In October 2018, the Company entered into the Third Amended and Restated Loan and Security Agreement with SVB (“Third Amended and Restated SVB Loan Agreement”). This Agreement amends and restates the Second Amended and Restated Loan and Security Agreement between the Company and SVB dated December 4, 2015, as amended by the First Loan Modification Agreement between the Company and SVB dated August 22, 2016.
Pursuant to the Third Amended and Restated SVB Loan Agreement, the Company obtained a term loan (“SVB Term Loan”) for $35.0 million. Total proceeds from the SVB Term Loan were used to pay off the loan agreement with Biopharma Secured Investments III Holdings Cayman LP (“Pharmakon”), totaling $35.8 million. The Company will make interest-only payments through October 31, 2020, followed by 36 monthly payments of principal plus interest on the SVB Term Loan. Interest charged on the SVB Term Loan will be the greater of (a) a floating rate based on the “Prime Rate” published by The Wall Street Journal minus 0.75%, or (b) 4.25%.
Under the Third Amended and Restated SVB Loan Agreement, the Company may borrow, repay, and reborrow under a revolving credit line, but not in excess of the maximum loan amount of $25.0 million, which includes an $11.0 million standby letter of credit sublimit availability. In October 2018, a $6.9 million standby letter of credit was obtained in connection with a lease for the Company’s San Francisco headquarters. Any principal amount outstanding under the Third Amended and Restated SVB Loan Agreement revolving credit line shall bear interest at an amount that is the greater of (a) a floating rate per annum equal to the rate published by The Wall Street Journal as the “Prime Rate” or (b) 5.00%. The Company may borrow up to 75% of eligible accounts receivable, up to the maximum of $25.0 million. As of March 31, 2020, no amount was outstanding under the revolving credit line.

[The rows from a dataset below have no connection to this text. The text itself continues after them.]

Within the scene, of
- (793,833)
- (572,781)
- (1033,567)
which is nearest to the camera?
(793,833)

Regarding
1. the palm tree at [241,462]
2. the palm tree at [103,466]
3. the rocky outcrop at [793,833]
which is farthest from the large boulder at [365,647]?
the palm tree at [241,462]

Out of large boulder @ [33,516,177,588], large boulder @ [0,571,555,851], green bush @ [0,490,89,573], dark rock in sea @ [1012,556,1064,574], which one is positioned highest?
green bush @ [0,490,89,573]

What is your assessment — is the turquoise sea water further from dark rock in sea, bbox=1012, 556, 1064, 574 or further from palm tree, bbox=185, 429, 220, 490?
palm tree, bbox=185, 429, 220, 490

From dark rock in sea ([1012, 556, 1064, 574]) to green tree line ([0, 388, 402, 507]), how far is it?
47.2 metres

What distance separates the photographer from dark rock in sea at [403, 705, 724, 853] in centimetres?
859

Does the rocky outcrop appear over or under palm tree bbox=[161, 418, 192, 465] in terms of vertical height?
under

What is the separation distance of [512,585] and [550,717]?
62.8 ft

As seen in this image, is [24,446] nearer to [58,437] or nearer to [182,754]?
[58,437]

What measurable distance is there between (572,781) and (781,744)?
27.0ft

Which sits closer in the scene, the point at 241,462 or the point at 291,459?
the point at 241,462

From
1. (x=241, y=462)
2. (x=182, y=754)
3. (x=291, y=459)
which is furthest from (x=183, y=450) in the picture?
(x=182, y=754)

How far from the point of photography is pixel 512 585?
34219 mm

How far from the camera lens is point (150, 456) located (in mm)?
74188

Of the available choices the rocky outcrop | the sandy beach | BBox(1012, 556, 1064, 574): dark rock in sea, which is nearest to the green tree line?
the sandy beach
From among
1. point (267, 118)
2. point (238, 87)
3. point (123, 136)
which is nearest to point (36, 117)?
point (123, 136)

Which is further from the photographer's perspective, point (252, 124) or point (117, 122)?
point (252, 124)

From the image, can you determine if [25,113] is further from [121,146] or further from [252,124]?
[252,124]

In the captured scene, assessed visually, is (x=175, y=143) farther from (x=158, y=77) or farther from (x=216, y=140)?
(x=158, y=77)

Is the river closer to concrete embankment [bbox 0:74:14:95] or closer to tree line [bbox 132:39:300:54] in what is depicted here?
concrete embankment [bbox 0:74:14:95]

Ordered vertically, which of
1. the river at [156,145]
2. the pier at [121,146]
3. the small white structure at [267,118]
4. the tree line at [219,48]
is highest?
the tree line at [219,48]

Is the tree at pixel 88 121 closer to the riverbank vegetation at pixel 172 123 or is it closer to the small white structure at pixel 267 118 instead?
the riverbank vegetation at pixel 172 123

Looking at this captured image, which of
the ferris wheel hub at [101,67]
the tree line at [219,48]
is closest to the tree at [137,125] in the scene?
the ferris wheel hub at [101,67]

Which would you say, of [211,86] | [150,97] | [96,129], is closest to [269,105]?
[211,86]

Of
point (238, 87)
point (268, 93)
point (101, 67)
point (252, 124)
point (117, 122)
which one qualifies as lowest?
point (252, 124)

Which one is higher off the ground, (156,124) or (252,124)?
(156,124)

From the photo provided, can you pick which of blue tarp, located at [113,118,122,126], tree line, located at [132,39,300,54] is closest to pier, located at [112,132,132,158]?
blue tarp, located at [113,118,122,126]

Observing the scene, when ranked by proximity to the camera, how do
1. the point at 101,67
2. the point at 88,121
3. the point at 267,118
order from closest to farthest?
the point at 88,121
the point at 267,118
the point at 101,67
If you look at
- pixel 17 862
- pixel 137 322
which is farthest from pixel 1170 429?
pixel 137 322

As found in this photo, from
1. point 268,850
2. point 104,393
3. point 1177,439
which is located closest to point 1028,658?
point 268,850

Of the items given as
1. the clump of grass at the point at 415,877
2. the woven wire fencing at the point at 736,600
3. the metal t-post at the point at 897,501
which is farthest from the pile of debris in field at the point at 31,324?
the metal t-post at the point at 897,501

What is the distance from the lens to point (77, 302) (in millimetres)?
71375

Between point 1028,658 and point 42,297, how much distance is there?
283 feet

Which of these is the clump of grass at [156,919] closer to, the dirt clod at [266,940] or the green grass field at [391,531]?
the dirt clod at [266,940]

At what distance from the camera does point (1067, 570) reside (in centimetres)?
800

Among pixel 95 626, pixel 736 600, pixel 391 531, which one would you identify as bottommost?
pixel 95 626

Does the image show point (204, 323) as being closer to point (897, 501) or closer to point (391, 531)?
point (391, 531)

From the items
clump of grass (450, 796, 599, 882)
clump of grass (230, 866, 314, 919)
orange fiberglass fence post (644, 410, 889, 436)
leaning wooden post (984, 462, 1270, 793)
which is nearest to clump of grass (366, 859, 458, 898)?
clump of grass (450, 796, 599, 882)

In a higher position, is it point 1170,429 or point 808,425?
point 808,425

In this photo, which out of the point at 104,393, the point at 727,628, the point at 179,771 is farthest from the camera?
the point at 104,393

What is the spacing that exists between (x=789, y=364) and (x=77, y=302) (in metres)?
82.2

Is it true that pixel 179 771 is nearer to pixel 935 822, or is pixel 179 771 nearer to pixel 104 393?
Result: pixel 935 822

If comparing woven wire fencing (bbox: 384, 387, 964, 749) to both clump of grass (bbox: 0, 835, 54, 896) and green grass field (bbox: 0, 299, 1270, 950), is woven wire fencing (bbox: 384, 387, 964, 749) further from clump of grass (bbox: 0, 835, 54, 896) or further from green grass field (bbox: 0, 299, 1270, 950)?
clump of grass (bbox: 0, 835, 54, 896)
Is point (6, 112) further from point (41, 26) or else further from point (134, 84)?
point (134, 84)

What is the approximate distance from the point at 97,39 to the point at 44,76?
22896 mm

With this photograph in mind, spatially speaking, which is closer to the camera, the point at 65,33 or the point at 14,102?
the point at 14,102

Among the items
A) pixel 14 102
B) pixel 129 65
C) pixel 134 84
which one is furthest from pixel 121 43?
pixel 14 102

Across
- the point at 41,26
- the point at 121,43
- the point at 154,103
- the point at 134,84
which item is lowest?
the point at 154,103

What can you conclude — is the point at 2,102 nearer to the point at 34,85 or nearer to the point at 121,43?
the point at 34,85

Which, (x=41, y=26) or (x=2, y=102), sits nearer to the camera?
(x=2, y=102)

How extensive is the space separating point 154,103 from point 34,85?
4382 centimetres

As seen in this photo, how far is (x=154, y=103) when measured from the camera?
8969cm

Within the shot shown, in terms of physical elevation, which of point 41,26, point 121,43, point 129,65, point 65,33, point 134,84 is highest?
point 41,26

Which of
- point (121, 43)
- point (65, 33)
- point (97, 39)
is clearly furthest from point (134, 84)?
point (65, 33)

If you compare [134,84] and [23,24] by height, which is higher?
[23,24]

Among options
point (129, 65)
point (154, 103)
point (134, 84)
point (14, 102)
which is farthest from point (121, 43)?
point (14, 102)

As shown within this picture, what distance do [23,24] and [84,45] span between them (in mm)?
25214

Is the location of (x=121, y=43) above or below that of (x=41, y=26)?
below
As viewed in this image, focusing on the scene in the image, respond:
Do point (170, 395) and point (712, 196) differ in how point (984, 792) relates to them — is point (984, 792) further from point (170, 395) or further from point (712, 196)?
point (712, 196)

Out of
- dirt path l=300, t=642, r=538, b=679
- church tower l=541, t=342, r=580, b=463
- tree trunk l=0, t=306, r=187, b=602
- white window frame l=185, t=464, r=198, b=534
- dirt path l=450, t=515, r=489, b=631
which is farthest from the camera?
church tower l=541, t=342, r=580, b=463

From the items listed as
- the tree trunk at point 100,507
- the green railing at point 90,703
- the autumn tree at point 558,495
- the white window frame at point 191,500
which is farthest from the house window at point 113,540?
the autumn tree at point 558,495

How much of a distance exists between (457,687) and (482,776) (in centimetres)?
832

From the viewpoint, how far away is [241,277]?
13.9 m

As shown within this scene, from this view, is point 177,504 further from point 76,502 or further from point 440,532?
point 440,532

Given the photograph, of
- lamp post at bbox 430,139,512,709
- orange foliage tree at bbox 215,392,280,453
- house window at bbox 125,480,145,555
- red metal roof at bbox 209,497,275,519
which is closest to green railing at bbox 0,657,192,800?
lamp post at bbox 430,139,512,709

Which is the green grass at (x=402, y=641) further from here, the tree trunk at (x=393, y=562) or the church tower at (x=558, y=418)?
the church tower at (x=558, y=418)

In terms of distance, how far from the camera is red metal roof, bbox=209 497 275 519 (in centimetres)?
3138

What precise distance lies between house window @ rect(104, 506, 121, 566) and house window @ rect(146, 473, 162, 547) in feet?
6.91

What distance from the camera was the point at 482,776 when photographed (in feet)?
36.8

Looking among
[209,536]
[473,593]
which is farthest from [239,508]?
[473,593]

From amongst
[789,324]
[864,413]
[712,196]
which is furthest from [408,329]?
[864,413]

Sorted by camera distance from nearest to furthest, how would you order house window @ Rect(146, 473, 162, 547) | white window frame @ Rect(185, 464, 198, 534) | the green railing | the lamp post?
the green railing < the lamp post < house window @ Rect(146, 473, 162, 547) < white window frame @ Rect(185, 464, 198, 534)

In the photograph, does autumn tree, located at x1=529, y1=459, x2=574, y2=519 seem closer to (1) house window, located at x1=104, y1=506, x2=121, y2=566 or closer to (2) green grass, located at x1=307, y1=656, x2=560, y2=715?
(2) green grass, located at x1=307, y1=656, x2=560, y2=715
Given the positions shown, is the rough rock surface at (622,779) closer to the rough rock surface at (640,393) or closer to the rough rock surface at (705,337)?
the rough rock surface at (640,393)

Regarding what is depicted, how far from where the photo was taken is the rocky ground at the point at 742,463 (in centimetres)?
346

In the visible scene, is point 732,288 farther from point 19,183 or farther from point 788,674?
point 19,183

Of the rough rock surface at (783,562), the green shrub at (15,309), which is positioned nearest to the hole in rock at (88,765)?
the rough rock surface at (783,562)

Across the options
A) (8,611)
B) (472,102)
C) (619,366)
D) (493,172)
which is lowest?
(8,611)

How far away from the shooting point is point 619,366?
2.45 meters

The Third Amended and Restated Loan Agreement requires the Company to maintain a minimum consolidated liquidity ratio or minimum adjusted Earnings Before Interest, Tax, Depreciation, and Amortization during the term of the loan facility. In addition, the SVB Loan Agreement contains customary affirmative and negative covenants and events of default. The Company was in compliance with loan covenants as of March 31, 2020. The obligations under the Third Amended and Restated Loan Agreement are collateralized by substantially all assets of the Company.